• [Stated problem] Format the records as a Markdown table with the columns No. and Line, starting at the beginning of the records and ending at the line containing "0.39 metres". Number each line in order, skip blank lines, and leave the pictures out.

Spatial data with pictures:
--------------------
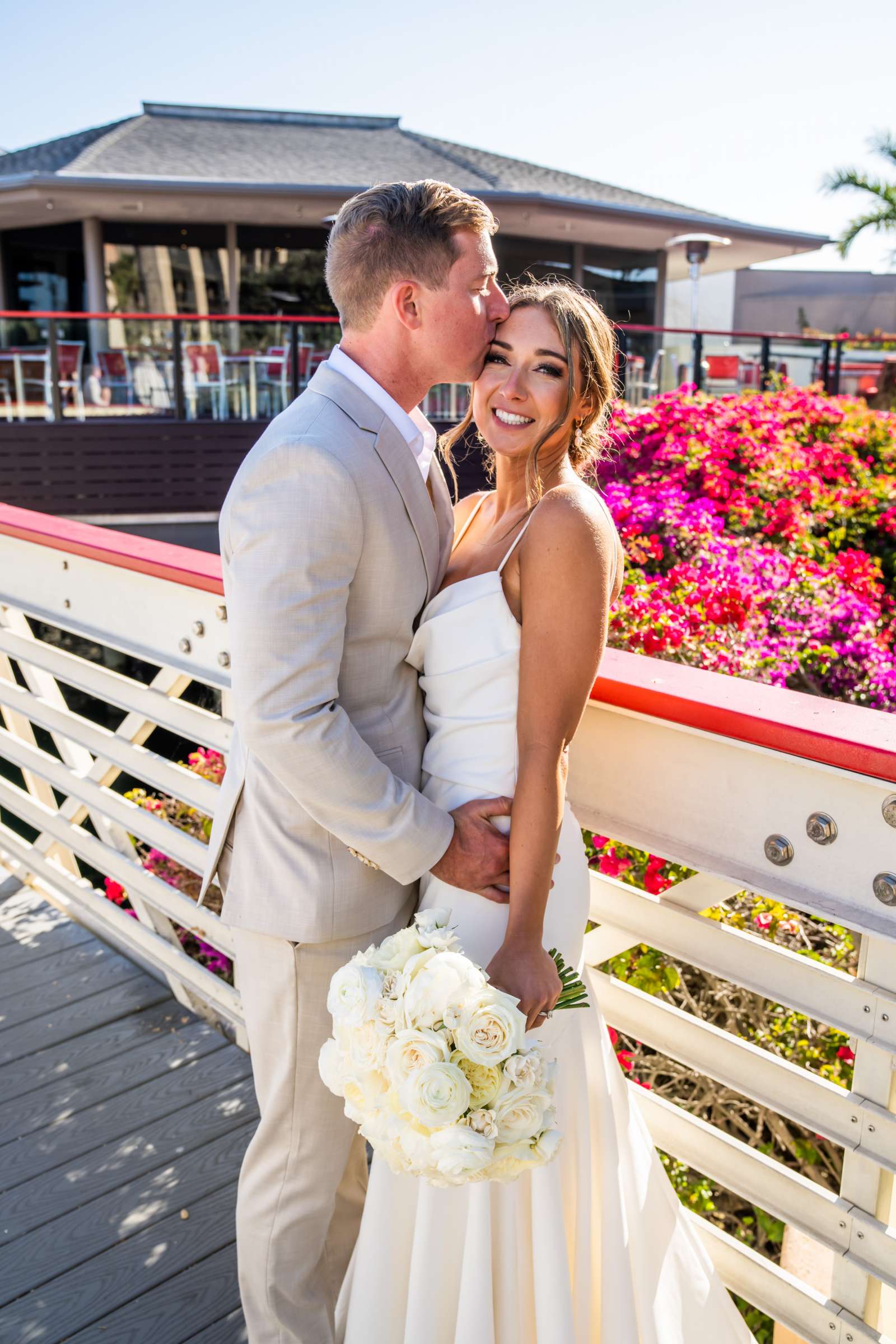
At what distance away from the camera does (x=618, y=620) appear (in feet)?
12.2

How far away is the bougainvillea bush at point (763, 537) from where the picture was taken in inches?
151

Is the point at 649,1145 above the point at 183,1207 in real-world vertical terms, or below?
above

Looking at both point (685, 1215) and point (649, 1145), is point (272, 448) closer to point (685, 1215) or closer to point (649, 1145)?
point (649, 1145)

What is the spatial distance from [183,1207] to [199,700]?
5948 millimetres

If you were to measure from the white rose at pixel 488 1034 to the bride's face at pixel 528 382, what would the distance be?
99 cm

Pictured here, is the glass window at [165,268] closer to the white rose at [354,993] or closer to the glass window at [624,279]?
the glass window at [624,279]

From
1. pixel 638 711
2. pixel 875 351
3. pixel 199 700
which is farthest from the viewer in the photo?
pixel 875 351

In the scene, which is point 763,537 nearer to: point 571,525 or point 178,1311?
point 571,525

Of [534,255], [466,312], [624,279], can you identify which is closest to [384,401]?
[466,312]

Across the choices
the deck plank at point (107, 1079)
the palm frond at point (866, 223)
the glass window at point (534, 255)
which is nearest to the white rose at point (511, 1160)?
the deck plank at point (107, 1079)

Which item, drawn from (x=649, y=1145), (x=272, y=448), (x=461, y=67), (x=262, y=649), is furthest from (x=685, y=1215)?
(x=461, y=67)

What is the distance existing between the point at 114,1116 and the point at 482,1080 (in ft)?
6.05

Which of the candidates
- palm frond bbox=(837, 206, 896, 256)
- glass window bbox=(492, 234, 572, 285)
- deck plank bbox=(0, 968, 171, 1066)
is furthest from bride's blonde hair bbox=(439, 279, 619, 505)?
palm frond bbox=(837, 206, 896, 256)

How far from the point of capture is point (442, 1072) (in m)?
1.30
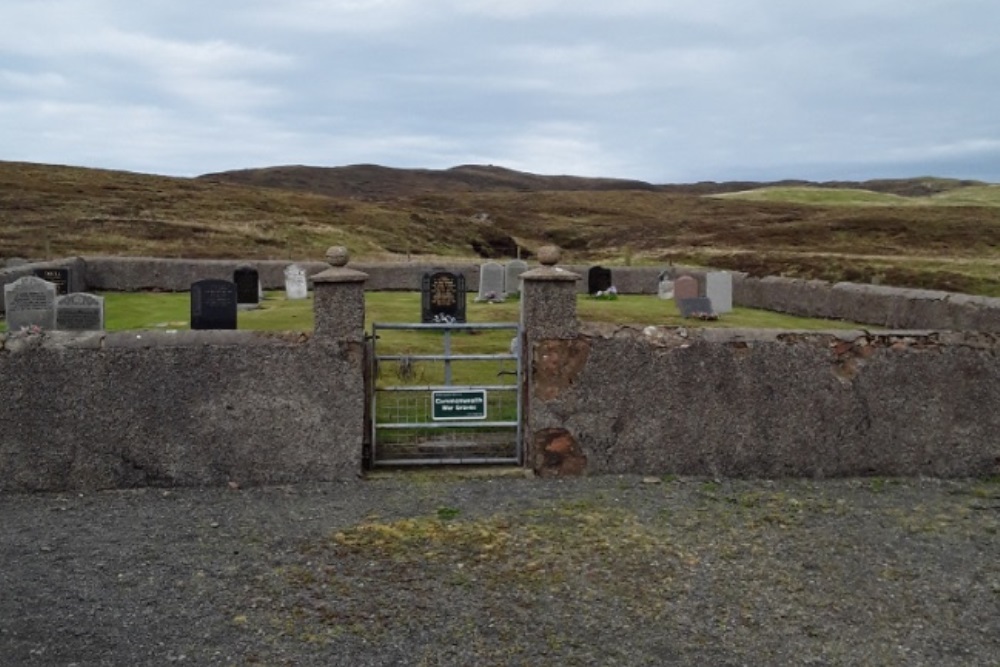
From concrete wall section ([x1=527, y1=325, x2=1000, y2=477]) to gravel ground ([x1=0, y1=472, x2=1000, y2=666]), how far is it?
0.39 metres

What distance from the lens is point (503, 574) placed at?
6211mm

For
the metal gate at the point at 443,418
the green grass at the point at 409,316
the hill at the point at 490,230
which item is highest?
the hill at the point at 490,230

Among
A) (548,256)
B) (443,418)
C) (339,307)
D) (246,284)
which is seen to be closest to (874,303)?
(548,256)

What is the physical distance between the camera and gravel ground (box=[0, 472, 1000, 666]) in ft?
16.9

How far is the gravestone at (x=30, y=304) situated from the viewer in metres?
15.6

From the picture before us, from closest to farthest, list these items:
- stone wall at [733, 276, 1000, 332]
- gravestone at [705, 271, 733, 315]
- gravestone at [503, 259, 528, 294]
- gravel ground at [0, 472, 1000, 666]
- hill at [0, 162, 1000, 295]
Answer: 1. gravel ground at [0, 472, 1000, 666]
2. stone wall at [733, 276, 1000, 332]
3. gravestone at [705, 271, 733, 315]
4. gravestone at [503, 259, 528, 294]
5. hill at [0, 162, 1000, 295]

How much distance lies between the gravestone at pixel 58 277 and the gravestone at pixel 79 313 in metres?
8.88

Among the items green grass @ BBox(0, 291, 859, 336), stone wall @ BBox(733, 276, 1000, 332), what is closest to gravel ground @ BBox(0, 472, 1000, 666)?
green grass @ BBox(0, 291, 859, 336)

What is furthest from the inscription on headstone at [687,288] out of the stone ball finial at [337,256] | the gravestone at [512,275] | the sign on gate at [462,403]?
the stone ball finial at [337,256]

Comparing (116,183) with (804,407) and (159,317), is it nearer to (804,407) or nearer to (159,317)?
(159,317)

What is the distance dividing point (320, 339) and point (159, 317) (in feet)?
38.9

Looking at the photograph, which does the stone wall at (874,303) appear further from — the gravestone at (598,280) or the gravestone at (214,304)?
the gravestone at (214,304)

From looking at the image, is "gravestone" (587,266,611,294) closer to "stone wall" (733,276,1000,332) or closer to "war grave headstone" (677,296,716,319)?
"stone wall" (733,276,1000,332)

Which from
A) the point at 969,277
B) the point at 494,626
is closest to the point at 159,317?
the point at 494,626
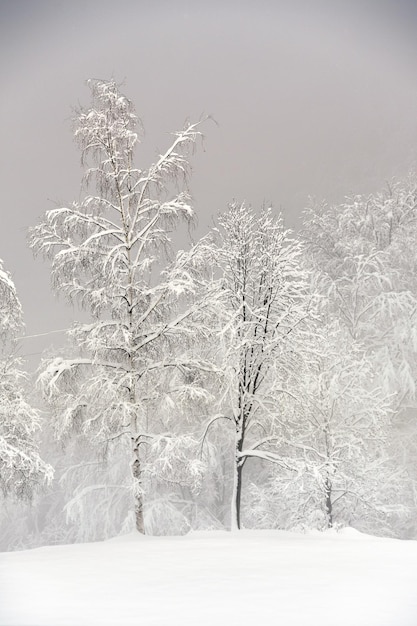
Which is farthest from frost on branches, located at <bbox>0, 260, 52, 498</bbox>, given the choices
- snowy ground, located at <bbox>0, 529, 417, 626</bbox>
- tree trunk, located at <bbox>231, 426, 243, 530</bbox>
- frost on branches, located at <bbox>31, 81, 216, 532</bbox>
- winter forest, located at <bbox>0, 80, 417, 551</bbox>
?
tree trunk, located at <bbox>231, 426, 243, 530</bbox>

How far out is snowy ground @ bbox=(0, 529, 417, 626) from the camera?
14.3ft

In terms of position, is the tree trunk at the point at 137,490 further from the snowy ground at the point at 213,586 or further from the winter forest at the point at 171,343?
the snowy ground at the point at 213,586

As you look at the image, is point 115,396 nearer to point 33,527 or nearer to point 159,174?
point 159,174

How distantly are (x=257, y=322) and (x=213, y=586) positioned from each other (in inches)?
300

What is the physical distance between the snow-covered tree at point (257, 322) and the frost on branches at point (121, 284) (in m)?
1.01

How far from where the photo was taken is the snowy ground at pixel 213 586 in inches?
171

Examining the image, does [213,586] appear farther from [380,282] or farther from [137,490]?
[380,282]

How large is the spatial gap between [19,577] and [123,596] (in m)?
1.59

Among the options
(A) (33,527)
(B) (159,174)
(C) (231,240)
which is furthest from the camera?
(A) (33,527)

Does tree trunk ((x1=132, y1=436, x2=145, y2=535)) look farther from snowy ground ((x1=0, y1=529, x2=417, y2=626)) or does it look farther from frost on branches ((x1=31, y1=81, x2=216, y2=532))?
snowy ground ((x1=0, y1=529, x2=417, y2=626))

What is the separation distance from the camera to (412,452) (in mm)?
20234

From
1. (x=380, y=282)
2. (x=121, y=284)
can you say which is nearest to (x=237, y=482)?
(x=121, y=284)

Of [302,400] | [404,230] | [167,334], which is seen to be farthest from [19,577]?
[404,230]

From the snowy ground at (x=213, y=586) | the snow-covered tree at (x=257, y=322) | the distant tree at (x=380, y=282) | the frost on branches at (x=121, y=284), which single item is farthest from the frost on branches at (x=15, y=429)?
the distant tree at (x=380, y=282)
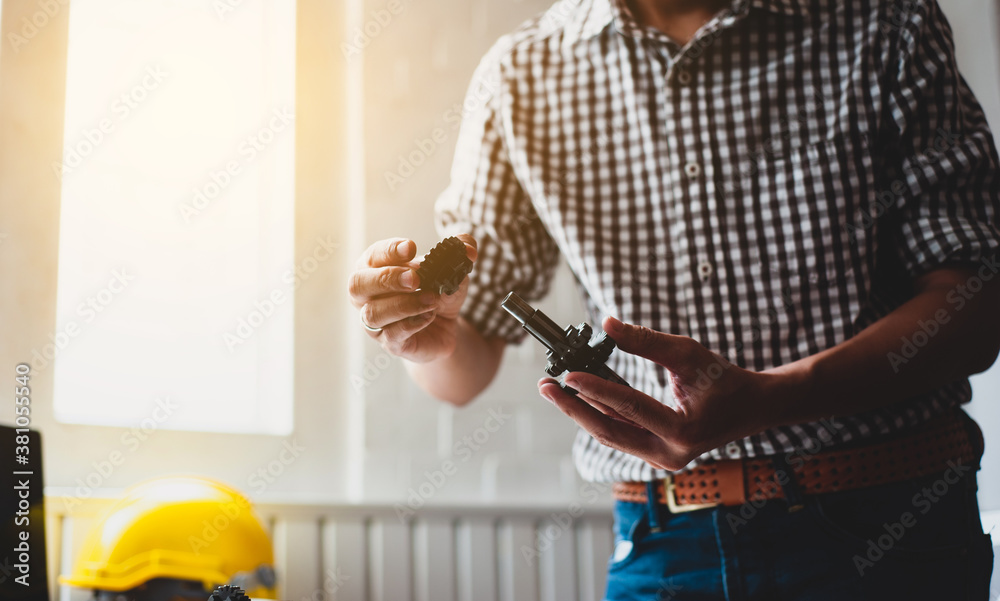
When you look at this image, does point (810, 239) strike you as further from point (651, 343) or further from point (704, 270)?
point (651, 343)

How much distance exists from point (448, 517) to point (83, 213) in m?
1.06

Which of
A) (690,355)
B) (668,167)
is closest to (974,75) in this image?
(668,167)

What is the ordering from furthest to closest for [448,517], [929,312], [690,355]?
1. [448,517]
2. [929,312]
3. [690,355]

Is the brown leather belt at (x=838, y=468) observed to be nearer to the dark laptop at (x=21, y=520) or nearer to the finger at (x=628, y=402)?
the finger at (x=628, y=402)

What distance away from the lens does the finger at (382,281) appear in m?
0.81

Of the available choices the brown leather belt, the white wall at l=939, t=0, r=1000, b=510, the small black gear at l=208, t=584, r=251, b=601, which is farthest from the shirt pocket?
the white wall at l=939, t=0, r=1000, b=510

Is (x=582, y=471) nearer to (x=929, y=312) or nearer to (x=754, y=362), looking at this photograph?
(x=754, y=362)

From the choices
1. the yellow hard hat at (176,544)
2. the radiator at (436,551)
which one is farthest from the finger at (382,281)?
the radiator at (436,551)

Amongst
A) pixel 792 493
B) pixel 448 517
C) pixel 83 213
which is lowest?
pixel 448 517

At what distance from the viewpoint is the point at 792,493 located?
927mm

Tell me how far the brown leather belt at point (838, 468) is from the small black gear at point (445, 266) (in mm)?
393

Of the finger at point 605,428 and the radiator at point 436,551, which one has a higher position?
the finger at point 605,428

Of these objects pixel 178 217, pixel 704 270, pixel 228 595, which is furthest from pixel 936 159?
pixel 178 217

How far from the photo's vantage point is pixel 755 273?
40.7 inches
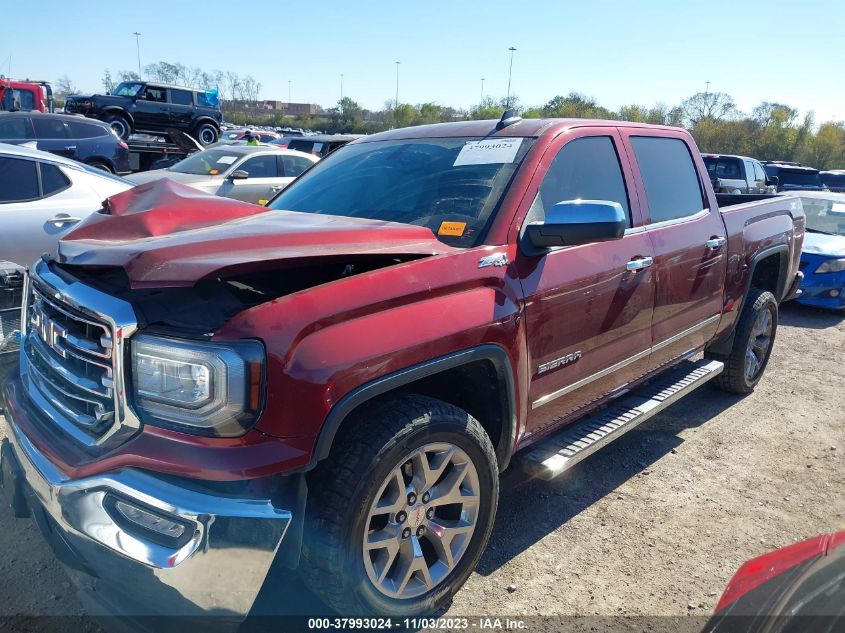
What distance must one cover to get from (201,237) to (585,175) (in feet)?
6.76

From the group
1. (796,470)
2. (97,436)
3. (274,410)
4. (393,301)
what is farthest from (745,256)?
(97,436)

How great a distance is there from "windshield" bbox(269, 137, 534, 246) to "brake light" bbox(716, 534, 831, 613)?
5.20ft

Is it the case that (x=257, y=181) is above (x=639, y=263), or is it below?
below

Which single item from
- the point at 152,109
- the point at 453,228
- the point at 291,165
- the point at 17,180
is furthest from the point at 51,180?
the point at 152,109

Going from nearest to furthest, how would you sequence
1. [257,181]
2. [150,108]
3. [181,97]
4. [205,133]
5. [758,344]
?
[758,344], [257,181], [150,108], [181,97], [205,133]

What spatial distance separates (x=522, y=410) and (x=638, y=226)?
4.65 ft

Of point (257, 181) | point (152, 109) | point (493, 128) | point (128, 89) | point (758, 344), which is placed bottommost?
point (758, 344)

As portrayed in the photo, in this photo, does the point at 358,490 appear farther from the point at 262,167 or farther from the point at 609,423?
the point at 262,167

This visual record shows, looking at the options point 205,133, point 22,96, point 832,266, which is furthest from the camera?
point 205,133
--------------------
• [Task result]
| No. | Line |
|---|---|
| 1 | At what distance away from the camera does (x=618, y=620) appear (in feet)? |
| 2 | 12.2 |
| 3 | How far away is the bougainvillea bush at point (763, 537) from where the picture was taken in inches? |
| 4 | 151 |
| 5 | Is the point at 649,1145 above the point at 183,1207 in real-world vertical terms, or below? |
| 6 | above |
| 7 | Looking at both point (685, 1215) and point (649, 1145), is point (272, 448) closer to point (685, 1215) or closer to point (649, 1145)? |
| 8 | point (649, 1145) |
| 9 | What is the spatial distance from [183,1207] to [199,700]? |
| 10 | 5948 millimetres |
| 11 | If you were to measure from the white rose at pixel 488 1034 to the bride's face at pixel 528 382, what would the distance be? |
| 12 | 99 cm |
| 13 | Pictured here, is the glass window at [165,268] closer to the white rose at [354,993] or closer to the glass window at [624,279]? |
| 14 | the glass window at [624,279] |
| 15 | From |
| 16 | 1. pixel 638 711 |
| 17 | 2. pixel 875 351 |
| 18 | 3. pixel 199 700 |
| 19 | which is farthest from the viewer in the photo? |
| 20 | pixel 875 351 |
| 21 | In the scene, which is point 763,537 nearer to: point 571,525 or point 178,1311? |
| 22 | point 571,525 |
| 23 | Of [534,255], [466,312], [624,279], can you identify which is closest to [384,401]? |
| 24 | [466,312] |
| 25 | Across the choices |
| 26 | the deck plank at point (107, 1079) |
| 27 | the palm frond at point (866, 223) |
| 28 | the glass window at point (534, 255) |
| 29 | which is nearest to the white rose at point (511, 1160)? |
| 30 | the deck plank at point (107, 1079) |
| 31 | Which item, drawn from (x=649, y=1145), (x=272, y=448), (x=461, y=67), (x=262, y=649), is furthest from (x=685, y=1215)? |
| 32 | (x=461, y=67) |
| 33 | What is the distance existing between the point at 114,1116 and the point at 482,1080 (in ft)? |
| 34 | 6.05 |
| 35 | Which of the candidates |
| 36 | - palm frond bbox=(837, 206, 896, 256) |
| 37 | - glass window bbox=(492, 234, 572, 285) |
| 38 | - deck plank bbox=(0, 968, 171, 1066) |
| 39 | is furthest from bride's blonde hair bbox=(439, 279, 619, 505)? |
| 40 | palm frond bbox=(837, 206, 896, 256) |
| 41 | How far from the point of capture is point (442, 1072) (in m)? |
| 42 | 1.30 |
| 43 | From concrete wall section ([x1=527, y1=325, x2=1000, y2=477]) to gravel ground ([x1=0, y1=472, x2=1000, y2=666]), how far is it? |
| 44 | 0.39 metres |